TaskBatcher
Some tasks, like database inserts, are much more efficient to process in a batch. However, we generally want our tasks to be processed "soon" even if there's only one task. The TaskBatcher gem groups tasks by a taskname parameter, and starts a timer when the first task comes in. After the batch timer expires, it processes all tasks that it received in that time. (The caller provides the block to process the tasks.)
Uses EventMachine under the hood. May be combined with Messenger for durability guarantees.
Tested under Ruby 1.9.3 and 2.0.0.
Released under the three-clause BSD open source license. http://opensource.org/licenses/BSD-3-Clause See the LICENSE file.
Usage
You can either use the TaskManager module to make procedural calls, or instantiate a BatchManager object. BatchManager objects have a cleaner API, if you have tasks which are all processed in the same scope.
Using a BatchManager
taskname = 'db-insert' # can be any valid hash key: string, symbol, etc.
duration = 15 # batch duration of 15 seconds
callback = lambda { |result| print "The return value was #{result}.\n" }
mgr = TaskBatcher::BatchManager.new(taskname, callback, duration) do |tasks|
# This batcher performs the operation of inserting rows into a DB.
# This is an example of how to aggregate processing of many tasks.
sql = "INSERT INTO pet_owners VALUES ("
tasks.each do |task|
# each +task+ is the params hash from a single call to #task
sql += "( #{task[:name]}, #{task[:pet]} ), "
end
sql += ")\n"
result = (execute that SQL) # +result+ will be available to a callback
end
mgr.task name: 'Alice', pet: 'moa'
mgr.task name: 'Bob', pet: 'cassowary'
# ... etc. ...
Using the TaskBatcher module
taskname = 'db-insert' # can be any valid hash key: string, symbol, etc.
TaskBatcher.set_batch_duration(taskname, 15)
callback = lambda {|retval| print "The return value was #{retval}\n"}
def db_insert(data_list)
sql = "INSERT INTO pet_owners VALUES ("
data_list.each do |data|
# each +data+ row is the params hash from a single call to #task
sql += "( #{data[:name]}, #{data[:pet]} ), "
end
sql += ")\n"
retval = (execute that SQL) # retval will be available to a callback
end
pet_owner_1 = {name: 'Alice', pet: 'moa'}
TaskBatcher.task(taskname, pet_owner_1, callback) do |tasks|
db_insert(tasks)
end
pet_owner_2 = {name: 'Bob', pet: 'cassowary'}
TaskBatcher.task(taskname, pet_owner_2, callback) do |tasks|
db_insert(tasks)
end
... etc. ...
Setting batch durations
TaskBatcher.default_batch_duration # returns 60, the initial default
mytask = 'task name 1'
TaskBatcher.set_batch_duration(mytask, 120) # 2 minutes
TaskBatcher.batch_duration(mytask) # returns 120
TaskBatcher.batch_duration('your task') # returns 60, the default
TaskBatcher.set_default_batch_duration(30)

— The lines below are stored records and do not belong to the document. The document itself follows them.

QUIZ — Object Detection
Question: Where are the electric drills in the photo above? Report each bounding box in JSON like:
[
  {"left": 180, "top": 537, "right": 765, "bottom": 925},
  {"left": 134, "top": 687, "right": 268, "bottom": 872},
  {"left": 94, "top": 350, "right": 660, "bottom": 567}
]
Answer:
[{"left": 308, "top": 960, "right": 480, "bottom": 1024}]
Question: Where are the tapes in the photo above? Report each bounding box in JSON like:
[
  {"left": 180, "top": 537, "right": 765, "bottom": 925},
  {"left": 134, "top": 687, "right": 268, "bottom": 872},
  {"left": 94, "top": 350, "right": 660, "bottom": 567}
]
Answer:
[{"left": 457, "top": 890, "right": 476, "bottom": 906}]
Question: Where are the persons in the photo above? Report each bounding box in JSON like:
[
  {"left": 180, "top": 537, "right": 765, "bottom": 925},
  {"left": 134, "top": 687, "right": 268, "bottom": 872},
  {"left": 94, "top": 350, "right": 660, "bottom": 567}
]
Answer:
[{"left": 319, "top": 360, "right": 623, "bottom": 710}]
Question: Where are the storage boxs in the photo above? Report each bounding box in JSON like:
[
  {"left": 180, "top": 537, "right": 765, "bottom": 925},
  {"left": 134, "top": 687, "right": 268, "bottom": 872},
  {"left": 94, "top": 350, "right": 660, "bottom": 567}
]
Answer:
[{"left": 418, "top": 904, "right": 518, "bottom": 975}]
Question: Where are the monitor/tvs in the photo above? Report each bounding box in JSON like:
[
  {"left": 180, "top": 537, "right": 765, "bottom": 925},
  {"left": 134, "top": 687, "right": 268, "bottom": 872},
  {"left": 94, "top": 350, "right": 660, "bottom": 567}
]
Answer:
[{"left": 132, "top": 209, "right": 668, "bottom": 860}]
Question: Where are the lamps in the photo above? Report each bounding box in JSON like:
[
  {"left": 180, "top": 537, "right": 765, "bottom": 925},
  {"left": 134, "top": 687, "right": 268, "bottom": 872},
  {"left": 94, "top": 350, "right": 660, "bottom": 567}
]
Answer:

TaskBatcher.batch_duration('another task') # returns 30
TaskBatcher.batch_duration('your task') # returns 30 -- default changed
TaskBatcher.batch_duration(mytask) # still returns 120
Notes
- Batches are grouped by +taskname+. ('db-insert' in the first example.)
- If no batch duration is given, the default batch duration is used. The default batch duration is initially 60 seconds, but clients can change the default.
- Batch parameters may be of any type, though hashes seem an obvious choice. The batched function block must accept a data-list, where a single data-item constitutes the parameters of a single call within the batch.
- The batched function block can return any data type. If a callback is provided, it must accept the data type returned by the block. A callback value of nil indicates that the return value may be discarded.
- TaskBatcher uses Event Machine. Event-driven programming is tricky, and Event Machine is complex on top of that. Due to fundamental limitations, TaskBatcher can only guarantee that batches will be processed after a delay of at least the batch duration.
- Since Ruby's threading has limitations, TaskBatcher gives best performance if most/all of the client code is event-driven and uses Event Machine.